*Texto para leer*.
↓↓↓

Pensilvania, en el corazón de la batalla: voto a voto entre Harris y Trump por la Casa Blanca | Elecciones USA
Newtown, una pequeña localidad a 50 kilómetros al norte de Filadelfia, es a simple vista una localidad idílica, con sus cuidadas viviendas unifamiliares de jardines floridos, comercios pintorescos, una cafetería en la que ha nacido más de un idilio local y bancos callejeros que homenajean con pequeñas placas a vecinos del pasado.
Eso es a simple vista. Una mirada más detenida capta carteles en favor de las campañas de la demócrata Kamala Harris y el republicano Donald Trump diseminados por esos jardines inmaculados a partes casi exactamente iguales. Una pareja de peatones confiesa que ha perdido amigos, y ha dejado de hablar de política en público, por sus opiniones electorales. Un propietario sale expresamente de su casa para pedir que su vivienda no aparezca en ninguna fotografía del cartelón que apoya a la candidatura Trump-Vance en el solar de al lado. “No estoy de acuerdo con… eso”, se limita a decir, señalándolo con la cabeza.

↑↑↑

*Tareas a realizar*.
A) Según el texto sobre Newtown, ¿a qué distancia de Filadelfia se encuentra esta localidad y en qué dirección?
B) Prosiga el texto sobre la contienda electoral en Newtown a partir de su última frase.

*Información proporcionada*.
↓↓↓

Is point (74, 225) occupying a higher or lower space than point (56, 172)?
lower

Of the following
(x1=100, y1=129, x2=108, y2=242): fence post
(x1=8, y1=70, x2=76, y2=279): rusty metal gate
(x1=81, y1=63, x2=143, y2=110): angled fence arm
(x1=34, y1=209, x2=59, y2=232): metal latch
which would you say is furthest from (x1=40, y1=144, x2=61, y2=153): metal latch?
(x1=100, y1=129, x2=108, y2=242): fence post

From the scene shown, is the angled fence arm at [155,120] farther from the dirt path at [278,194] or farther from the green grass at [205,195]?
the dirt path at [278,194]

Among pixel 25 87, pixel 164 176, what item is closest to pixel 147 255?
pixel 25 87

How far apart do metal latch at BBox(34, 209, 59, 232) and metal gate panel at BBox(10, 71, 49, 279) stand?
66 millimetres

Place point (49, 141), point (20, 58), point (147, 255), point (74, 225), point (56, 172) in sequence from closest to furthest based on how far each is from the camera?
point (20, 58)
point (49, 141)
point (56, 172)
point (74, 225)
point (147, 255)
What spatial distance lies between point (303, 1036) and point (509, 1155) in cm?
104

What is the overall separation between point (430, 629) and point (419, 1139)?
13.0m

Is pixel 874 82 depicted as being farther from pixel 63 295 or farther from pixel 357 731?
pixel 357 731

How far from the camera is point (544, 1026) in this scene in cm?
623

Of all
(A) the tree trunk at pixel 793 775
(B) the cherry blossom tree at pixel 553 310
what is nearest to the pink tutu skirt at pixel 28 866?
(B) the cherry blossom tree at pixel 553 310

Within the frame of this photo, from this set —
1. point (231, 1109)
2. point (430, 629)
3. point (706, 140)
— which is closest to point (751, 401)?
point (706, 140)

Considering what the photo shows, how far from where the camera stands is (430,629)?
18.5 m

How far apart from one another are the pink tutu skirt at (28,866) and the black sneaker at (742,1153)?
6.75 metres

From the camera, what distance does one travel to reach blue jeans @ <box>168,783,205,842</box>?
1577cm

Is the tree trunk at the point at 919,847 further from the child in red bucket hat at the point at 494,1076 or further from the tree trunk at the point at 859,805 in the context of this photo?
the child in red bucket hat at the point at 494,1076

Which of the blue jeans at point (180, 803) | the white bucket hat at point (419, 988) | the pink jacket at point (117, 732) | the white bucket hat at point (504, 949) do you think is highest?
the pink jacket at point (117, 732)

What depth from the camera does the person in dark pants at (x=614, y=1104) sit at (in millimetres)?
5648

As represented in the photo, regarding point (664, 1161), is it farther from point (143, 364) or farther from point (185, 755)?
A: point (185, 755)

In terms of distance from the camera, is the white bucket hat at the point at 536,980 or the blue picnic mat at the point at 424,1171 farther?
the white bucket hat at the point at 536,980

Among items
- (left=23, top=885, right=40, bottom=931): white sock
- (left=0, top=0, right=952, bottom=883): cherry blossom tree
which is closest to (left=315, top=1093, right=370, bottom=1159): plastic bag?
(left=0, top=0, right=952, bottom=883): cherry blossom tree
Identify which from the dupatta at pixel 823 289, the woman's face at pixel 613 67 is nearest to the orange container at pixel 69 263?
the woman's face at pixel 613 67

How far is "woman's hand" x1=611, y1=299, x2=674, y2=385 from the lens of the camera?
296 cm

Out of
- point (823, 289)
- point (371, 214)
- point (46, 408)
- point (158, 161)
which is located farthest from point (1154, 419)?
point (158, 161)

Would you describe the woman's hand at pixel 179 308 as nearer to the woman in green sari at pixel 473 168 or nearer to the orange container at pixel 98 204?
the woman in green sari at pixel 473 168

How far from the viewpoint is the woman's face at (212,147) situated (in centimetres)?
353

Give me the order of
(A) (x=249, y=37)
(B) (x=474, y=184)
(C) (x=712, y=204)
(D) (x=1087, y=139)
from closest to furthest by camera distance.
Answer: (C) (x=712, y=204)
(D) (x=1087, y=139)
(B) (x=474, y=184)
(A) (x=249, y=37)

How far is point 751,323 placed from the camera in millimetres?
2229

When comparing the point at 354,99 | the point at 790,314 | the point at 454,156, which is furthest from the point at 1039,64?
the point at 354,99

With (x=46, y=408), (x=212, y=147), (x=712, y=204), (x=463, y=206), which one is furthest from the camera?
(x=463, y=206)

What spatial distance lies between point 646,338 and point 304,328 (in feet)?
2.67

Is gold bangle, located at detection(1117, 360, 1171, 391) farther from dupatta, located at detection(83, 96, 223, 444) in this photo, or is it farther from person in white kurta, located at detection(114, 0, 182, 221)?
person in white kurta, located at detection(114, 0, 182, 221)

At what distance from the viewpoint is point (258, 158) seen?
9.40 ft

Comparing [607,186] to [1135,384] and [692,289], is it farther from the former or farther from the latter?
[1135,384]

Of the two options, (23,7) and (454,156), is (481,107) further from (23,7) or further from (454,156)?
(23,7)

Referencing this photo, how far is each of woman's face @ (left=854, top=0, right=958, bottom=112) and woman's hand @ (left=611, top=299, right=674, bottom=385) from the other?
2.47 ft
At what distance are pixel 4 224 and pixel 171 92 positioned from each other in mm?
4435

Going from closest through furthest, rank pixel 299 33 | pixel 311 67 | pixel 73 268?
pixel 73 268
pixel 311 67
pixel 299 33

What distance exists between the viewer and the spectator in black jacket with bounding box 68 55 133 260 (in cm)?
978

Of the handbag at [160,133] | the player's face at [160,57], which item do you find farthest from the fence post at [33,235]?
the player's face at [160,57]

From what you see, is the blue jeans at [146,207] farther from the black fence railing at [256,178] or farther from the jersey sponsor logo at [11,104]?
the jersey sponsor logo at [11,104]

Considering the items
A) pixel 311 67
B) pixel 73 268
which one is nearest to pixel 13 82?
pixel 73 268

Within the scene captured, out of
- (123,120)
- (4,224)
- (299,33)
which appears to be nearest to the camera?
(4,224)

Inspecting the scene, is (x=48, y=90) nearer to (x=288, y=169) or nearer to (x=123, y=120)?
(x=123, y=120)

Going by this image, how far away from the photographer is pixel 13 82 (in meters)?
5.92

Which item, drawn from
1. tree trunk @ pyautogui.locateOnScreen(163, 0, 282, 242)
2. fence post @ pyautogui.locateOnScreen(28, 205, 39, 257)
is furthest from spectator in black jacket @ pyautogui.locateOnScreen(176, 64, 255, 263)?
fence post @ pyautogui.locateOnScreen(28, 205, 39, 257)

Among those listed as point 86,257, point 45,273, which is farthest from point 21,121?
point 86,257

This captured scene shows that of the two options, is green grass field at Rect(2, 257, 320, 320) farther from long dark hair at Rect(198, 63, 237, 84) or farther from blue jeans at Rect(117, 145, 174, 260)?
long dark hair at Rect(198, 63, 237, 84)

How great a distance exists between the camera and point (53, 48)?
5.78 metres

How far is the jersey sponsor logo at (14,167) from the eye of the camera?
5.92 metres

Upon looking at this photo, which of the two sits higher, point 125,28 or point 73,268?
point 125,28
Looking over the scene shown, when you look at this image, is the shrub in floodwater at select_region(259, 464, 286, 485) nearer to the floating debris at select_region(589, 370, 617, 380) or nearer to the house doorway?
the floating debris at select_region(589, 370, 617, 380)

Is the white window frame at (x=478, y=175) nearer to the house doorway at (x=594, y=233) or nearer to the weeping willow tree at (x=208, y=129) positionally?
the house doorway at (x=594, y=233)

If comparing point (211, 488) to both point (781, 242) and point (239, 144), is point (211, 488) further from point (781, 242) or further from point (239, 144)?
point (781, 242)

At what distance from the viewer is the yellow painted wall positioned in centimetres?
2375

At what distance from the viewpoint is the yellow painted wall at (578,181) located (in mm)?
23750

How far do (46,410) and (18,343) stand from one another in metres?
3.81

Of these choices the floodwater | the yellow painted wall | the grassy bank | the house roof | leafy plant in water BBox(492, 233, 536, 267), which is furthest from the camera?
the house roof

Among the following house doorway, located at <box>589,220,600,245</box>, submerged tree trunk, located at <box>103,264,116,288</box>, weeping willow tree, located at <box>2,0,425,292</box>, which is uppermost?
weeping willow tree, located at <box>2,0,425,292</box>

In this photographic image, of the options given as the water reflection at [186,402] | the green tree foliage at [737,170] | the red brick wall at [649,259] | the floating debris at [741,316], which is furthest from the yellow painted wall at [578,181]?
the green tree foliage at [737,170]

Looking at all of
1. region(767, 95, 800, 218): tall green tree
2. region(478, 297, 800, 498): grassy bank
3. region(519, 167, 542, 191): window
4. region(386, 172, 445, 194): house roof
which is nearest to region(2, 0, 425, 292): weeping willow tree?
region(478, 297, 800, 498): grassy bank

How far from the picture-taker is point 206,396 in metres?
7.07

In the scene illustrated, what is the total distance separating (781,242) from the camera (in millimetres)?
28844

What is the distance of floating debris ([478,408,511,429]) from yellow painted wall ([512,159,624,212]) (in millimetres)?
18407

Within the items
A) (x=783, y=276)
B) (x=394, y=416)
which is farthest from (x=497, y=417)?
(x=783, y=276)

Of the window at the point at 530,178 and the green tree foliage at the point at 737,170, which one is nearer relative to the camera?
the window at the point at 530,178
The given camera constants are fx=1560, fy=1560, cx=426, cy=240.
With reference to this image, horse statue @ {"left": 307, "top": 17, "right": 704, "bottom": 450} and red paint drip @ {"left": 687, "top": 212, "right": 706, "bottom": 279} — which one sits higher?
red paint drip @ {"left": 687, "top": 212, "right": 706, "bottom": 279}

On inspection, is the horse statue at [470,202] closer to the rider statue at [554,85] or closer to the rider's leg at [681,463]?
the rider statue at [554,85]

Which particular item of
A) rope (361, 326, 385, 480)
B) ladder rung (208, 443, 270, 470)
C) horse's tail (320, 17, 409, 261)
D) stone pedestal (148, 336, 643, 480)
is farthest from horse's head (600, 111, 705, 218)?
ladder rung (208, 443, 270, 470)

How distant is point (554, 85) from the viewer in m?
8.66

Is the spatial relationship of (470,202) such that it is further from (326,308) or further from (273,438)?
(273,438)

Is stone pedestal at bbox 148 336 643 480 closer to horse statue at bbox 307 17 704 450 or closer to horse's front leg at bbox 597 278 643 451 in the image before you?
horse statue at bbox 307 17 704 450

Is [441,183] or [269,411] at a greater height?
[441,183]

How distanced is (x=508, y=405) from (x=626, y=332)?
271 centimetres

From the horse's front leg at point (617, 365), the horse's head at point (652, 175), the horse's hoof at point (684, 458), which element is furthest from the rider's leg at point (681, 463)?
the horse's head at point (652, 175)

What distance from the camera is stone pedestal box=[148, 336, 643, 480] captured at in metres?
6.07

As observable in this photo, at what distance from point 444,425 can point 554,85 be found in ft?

↑↑↑

*Lista de respuestas*.
A) A 50 kilómetros al norte de Filadelfia.

B)
Skip Lane lee un libro mientras espera que su hija salga de la escuela. Explica que, de joven, se registró como republicano, pero ahora se describe como independiente y vota demócrata. ”El Partido Republicano de mi juventud ya no existe”, se lamenta. “Estoy siguiendo las elecciones con gran nerviosismo. Kamala Harris tiene mucho trabajo por delante. Es una situación muy seria, no podemos dejar que vuelva Trump”. A pocos metros, William Redall, un jubilado que en 2016 votó a Hillary Clinton pero que ahora apoya al expresidente, explica que respalda a su candidato porque “ya fue presidente y lo hizo bien entonces”. “Tiene mucha experiencia, y es la persona que nos puede ayudar a resolver los problemas de este país”, opina.
Newtown forma parte del condado de Bucks, donde Biden ganó a Trump en 2020 por menos del 4% de los votos. Es algo que lo convierte en uno de los escasos distritos bisagra dentro de Pensilvania, el principal de los siete Estados clave. Y eso lo coloca en el ojo del huracán electoral.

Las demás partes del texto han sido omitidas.